First, it has a condition to infer that readability is very poor. No matter how it is implemented, what it does is the key. Let's split it up first:

public void Processonendofday (contract c) {if (Isoutdate (c)) {priorityhandling (c, Outdated_fee); notifyoutdated (c); Log.info ("outdated: {}", c);} else {if (sendnotifications) {notifypending (c);} Log.debug ("Pending {}", c);}} Private Boolean isoutdate (contract c) {return dateutils.adddays (c.getcreated (), 7). Before (new Date ());}

Obviously, this approach should not be put here:

public void Processonendofday (contract c) {if (C.isoutdate ()) {priorityhandling (c, Outdated_fee); notifyoutdated (c); Log.info ("outdated: {}", c);} else {if (sendnotifications) {notifypending (c);} Log.debug ("Pending {}", c);}}

Notice what's different? My IDE changed the Isoutdated method to an example of contract, which is just decent. It's just that I'm still upset. This method of doing is too miscellaneous. A branch handles business-related logic priorityhandling, as well as sending system notifications and logging. There is also a branch that makes system notifications based on inferred conditions and logs at the same time. We first split the processing of overdue contracts into a separate method.
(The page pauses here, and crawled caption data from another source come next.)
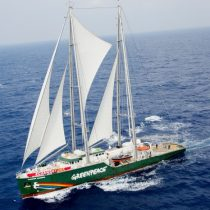 Barco de Greenpeace navega en Chile para pedir proteger el mar de salmoneras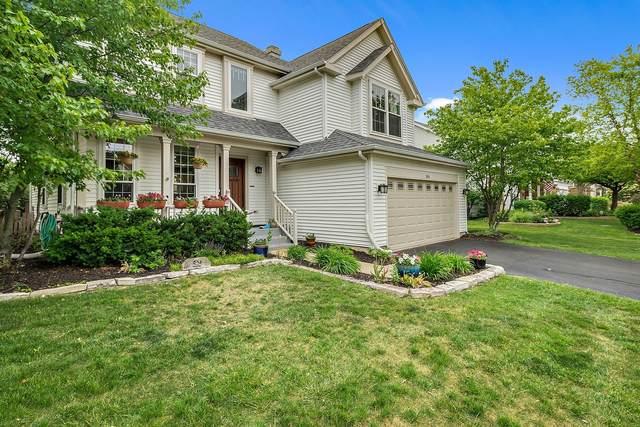 304 Wildberry Lane, Bartlett, IL 60103 (MLS #11117845) :: O'Neil Property Group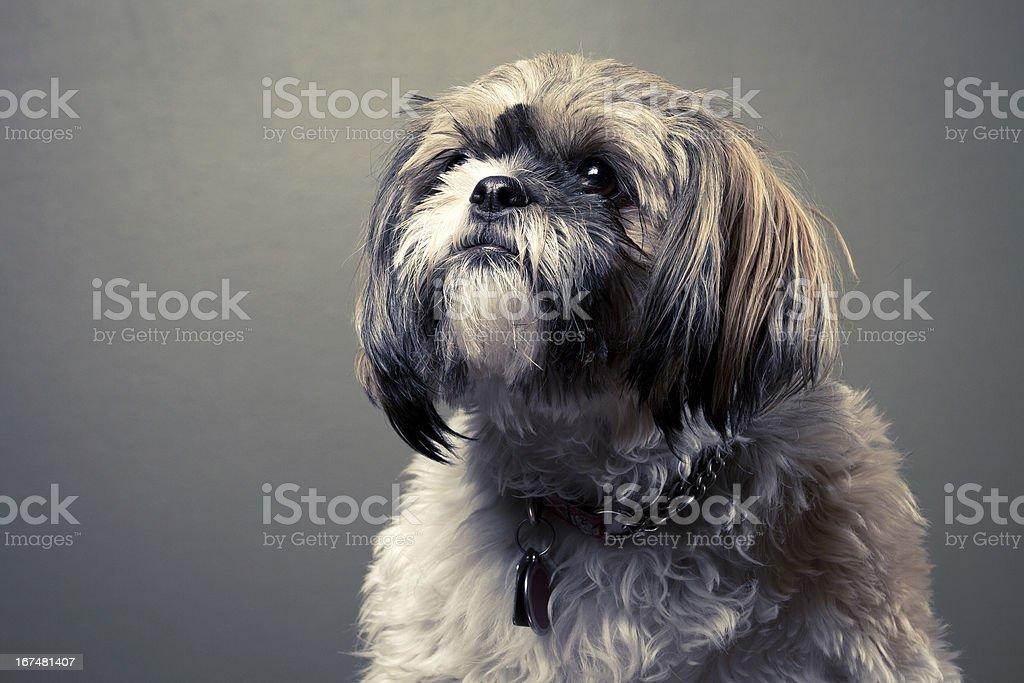 Shih Tzu Dog Portrait royalty-free stock photo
public void Processonendofday (contract c) {if (C.isoutdate ()) {handleoutdated (c);} else {if (sendnotifications) { Notifypending (c);} Log.debug ("Pending {}", c);}} private void handleoutdated (contract c) {priorityhandling (c, Outdated_fee); notifyoutdated (c); Log.info ("outdated: {}" , c);}

Some people would think that's good enough, but I think the two branches are not exactly the most glaring. The Handleoutdated method level is higher, while the Else branch is more detail-biased. The software should be legible, so don't mix the code between the different tiers. This will make me more comfortable:

public void Processonendofday (contract c) {if (C.isoutdate ()) {handleoutdated (c);} else {stillpending (c);}} private void stillpending (contract c) {if (sendnotifications) {notifypending (c);} Log.debug ("Pending {}", c);} private void handleoutdated (contract c) {priorityhandling (c, Outdated_fee); notifyoutdated (c); Log.info ("outdated: {}" , c);}

This example looks a little bit loaded, but in fact I want to prove that there is one more thing. Although it is not common today, some developers are afraid to split the method and worry about the effect of execution efficiency. They didn't know that the JVM was actually a great software (it actually dumped a few streets in the Java language), and it built a lot of amazing execution-time optimizations. First of allShort method is more beneficial to JVM judgment。 The process is more pronounced,a shorter scope, and the side effects are more pronounced. The assumption is that a long method JVM may be kneeling directly. A second reason is more important:

Method inline

Assuming that the JVM detects that some small methods are running frequently, it replaces the call of the method with the method body itself. Let's say the following:

private int add4 (int x1, int x2, int x3, int x4) {return add2 (x1, x2) + ADD2 (x3, x4);} private int add2 (int x1, int x2) {return x1 + x2;}

It is certain that after a period of execution the JVM will remove the Add2 method and translate your code into:

private int add4 (int x1, int x2, int x3, int x4) {return x1 + x2 + x3 + x4;}

Note that this is about the JVM, not the compiler. Javac are more conservative when generating bytecode, and these jobs are thrown at the JVM. It turns out that this design decision is sensible:

The JVM is more aware of the target environment, CPU, memory, and architecture of the implementation, and it can be more aggressively optimized. The JVM can discover the characteristics of your code execution, for example, which method is executed frequently, which virtual method has only one implementation, and so on. The. Class compiled by the old compiler can get faster execution speed on the JVM of the new version number. Update the JVM and compile the source code again, you must be more inclined to the latter.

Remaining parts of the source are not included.